§ **DATA SECTION**:
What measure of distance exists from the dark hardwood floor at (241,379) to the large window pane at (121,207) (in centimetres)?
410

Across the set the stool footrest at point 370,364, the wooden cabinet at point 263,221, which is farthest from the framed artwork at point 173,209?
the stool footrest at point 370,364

* * *

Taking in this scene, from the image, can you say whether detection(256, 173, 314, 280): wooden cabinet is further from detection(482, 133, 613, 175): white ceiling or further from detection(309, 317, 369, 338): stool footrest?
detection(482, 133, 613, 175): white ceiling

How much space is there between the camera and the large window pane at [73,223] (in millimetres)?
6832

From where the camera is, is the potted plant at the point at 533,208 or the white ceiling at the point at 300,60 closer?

--

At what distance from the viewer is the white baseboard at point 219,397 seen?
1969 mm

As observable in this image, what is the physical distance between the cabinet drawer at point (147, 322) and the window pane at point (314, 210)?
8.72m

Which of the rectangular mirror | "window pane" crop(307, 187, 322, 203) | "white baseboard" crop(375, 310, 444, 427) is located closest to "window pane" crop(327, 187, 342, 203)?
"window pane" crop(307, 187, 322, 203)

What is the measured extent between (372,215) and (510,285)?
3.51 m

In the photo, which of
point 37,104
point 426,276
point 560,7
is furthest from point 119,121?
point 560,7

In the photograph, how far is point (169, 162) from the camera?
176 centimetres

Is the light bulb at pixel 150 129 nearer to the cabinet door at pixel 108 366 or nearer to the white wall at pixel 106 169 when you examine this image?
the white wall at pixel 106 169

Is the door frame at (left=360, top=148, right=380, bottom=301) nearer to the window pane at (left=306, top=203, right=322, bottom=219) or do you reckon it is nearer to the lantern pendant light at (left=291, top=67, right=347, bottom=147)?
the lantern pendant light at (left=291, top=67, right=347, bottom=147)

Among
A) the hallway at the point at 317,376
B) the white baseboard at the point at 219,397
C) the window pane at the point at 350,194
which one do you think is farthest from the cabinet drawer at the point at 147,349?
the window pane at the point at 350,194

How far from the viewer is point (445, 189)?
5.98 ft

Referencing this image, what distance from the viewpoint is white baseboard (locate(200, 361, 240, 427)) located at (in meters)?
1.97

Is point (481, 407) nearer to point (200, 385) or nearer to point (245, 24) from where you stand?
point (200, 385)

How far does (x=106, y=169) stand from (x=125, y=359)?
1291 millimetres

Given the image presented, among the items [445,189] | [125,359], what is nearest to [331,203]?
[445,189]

§ **TASK OBJECTIVE**: Rewrite the data starting with the line that contains "Which of the" and going on through the line that contains "176 centimetres", keeping every line in place, and add 124 to each number in the answers, both coordinates and distances, while leaving all other lines unchanged.

§ **ANSWER**:
Which of the rectangular mirror | "window pane" crop(307, 187, 322, 203) | "white baseboard" crop(375, 310, 444, 427) is located closest to "window pane" crop(327, 187, 342, 203)?
"window pane" crop(431, 311, 446, 327)

What is the measured extent between (372,215) and (510,285)?
127.51 m

In the photo, which of
point 37,104
point 426,276
point 560,7
is furthest from point 119,121?
point 684,131

In the photograph, how far is point (169, 162) from the camera?
300 centimetres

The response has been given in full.